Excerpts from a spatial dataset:
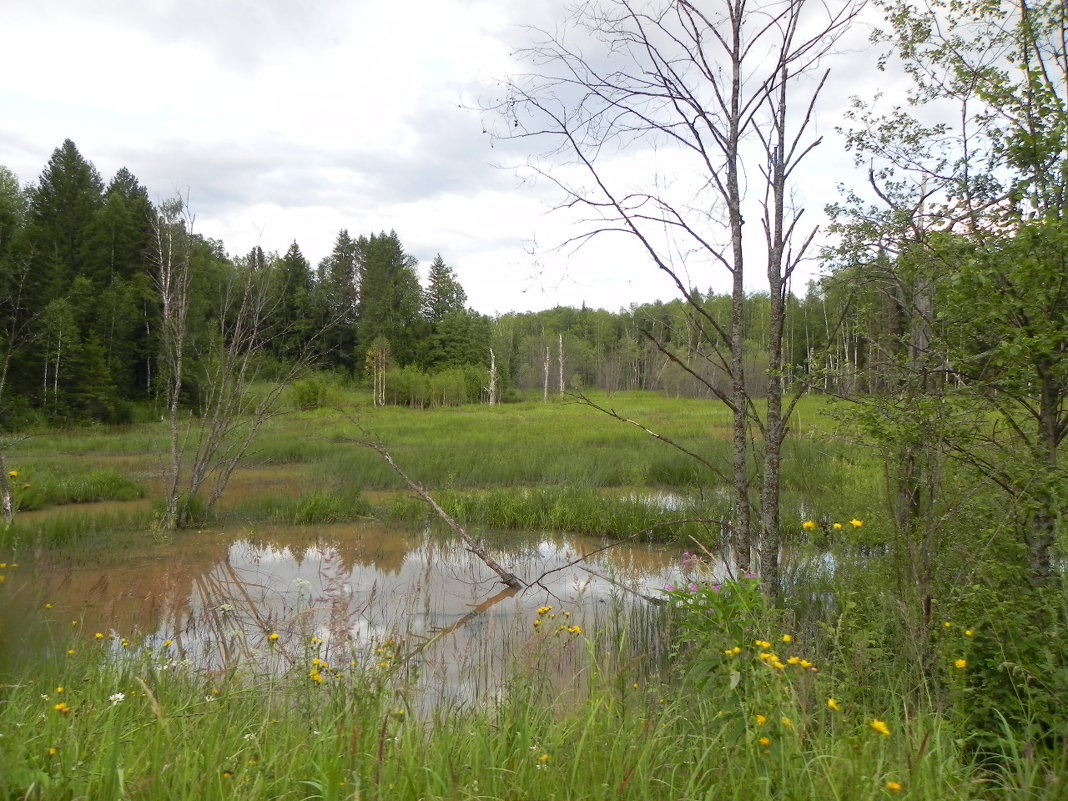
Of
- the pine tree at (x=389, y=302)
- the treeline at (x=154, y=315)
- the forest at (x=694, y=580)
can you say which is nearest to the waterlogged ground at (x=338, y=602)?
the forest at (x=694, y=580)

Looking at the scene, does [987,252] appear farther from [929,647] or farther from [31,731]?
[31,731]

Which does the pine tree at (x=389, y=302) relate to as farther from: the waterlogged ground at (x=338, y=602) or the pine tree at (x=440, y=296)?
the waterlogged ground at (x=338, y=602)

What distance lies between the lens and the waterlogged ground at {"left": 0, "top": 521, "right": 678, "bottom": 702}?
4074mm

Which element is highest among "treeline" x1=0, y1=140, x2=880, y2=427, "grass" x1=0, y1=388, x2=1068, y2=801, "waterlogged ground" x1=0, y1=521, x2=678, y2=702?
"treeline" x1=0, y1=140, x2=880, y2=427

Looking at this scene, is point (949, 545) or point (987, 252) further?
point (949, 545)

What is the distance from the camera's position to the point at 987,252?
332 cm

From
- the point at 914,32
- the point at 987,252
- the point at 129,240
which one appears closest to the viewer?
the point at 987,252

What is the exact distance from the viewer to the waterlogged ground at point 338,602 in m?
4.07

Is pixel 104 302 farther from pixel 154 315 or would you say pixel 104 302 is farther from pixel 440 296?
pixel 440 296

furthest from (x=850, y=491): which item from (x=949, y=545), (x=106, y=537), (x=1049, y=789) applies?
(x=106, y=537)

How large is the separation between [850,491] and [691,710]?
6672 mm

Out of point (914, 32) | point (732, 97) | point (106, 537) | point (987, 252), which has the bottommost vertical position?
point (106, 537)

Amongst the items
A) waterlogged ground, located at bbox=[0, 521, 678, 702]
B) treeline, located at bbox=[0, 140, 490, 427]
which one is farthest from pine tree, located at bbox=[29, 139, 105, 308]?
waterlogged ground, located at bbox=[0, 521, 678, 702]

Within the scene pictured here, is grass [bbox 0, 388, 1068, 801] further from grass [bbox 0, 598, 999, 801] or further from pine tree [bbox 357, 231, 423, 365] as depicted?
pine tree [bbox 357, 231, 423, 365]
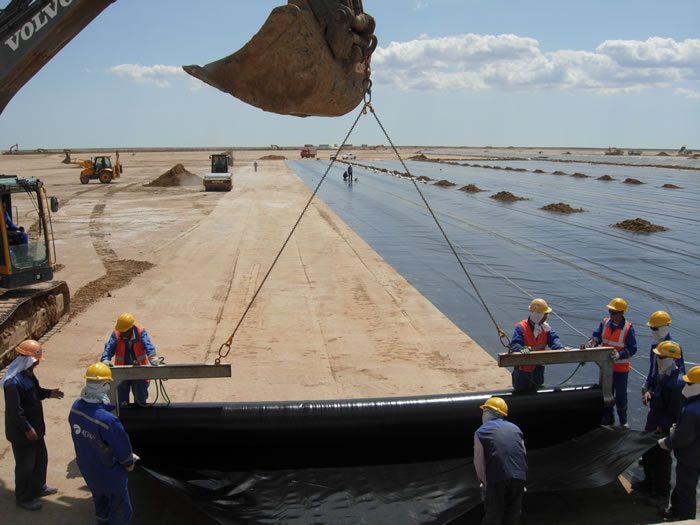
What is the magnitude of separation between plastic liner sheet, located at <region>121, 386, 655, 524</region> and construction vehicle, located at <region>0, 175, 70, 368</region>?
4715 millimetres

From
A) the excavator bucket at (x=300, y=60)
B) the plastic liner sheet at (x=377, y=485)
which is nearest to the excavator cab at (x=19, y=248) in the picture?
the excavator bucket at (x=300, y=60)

▸ **INSTRUCTION**
Images in the records should not be copied. Repeat all the rest exactly.

▸ **CORRECT RESULT**
Of
- the pine tree at (x=389, y=302)
- the treeline at (x=154, y=315)
- the forest at (x=694, y=580)
can you say which is nearest to the waterlogged ground at (x=338, y=602)?
the forest at (x=694, y=580)

Looking at the scene, does [987,252] appear farther from [929,647] or farther from [31,731]?
[31,731]

Which does the pine tree at (x=389, y=302) relate to as farther from: the waterlogged ground at (x=338, y=602) or the pine tree at (x=440, y=296)?
the waterlogged ground at (x=338, y=602)

What distance lies between the lens and the waterlogged ground at {"left": 0, "top": 521, "right": 678, "bottom": 702}?
4074mm

Which element is highest among "treeline" x1=0, y1=140, x2=880, y2=427, "grass" x1=0, y1=388, x2=1068, y2=801, "waterlogged ground" x1=0, y1=521, x2=678, y2=702?
"treeline" x1=0, y1=140, x2=880, y2=427

Looking at this scene, is point (949, 545) or point (987, 252) further?
point (949, 545)

What is the distance from the camera's position to the point at 987,252?
332 cm

From
- the point at 914,32
- the point at 987,252
- the point at 129,240
which one appears closest to the viewer?
the point at 987,252

What is the exact distance from the viewer to the waterlogged ground at point 338,602 in m?
4.07

Is pixel 104 302 farther from pixel 154 315 or would you say pixel 104 302 is farther from pixel 440 296?
pixel 440 296

furthest from (x=850, y=491): which item from (x=949, y=545), (x=106, y=537), (x=1049, y=789) applies?
(x=106, y=537)

How large is the separation between [850,491] and [691,710]?
6672 mm

Out of point (914, 32) | point (732, 97) | point (106, 537) | point (987, 252), which has the bottommost vertical position?
point (106, 537)

Amongst the items
A) waterlogged ground, located at bbox=[0, 521, 678, 702]
B) treeline, located at bbox=[0, 140, 490, 427]
which one is farthest from pine tree, located at bbox=[29, 139, 105, 308]?
waterlogged ground, located at bbox=[0, 521, 678, 702]

Within the scene pictured here, is grass [bbox 0, 388, 1068, 801] further from grass [bbox 0, 598, 999, 801] or further from pine tree [bbox 357, 231, 423, 365] as depicted?
pine tree [bbox 357, 231, 423, 365]
What is the magnitude of separation between plastic liner sheet, located at <region>121, 386, 655, 524</region> and construction vehicle, located at <region>0, 175, 70, 368</region>?
4715 millimetres

From
A) the excavator bucket at (x=300, y=60)
B) the plastic liner sheet at (x=377, y=485)
which is nearest to the excavator cab at (x=19, y=248) in the picture?
the excavator bucket at (x=300, y=60)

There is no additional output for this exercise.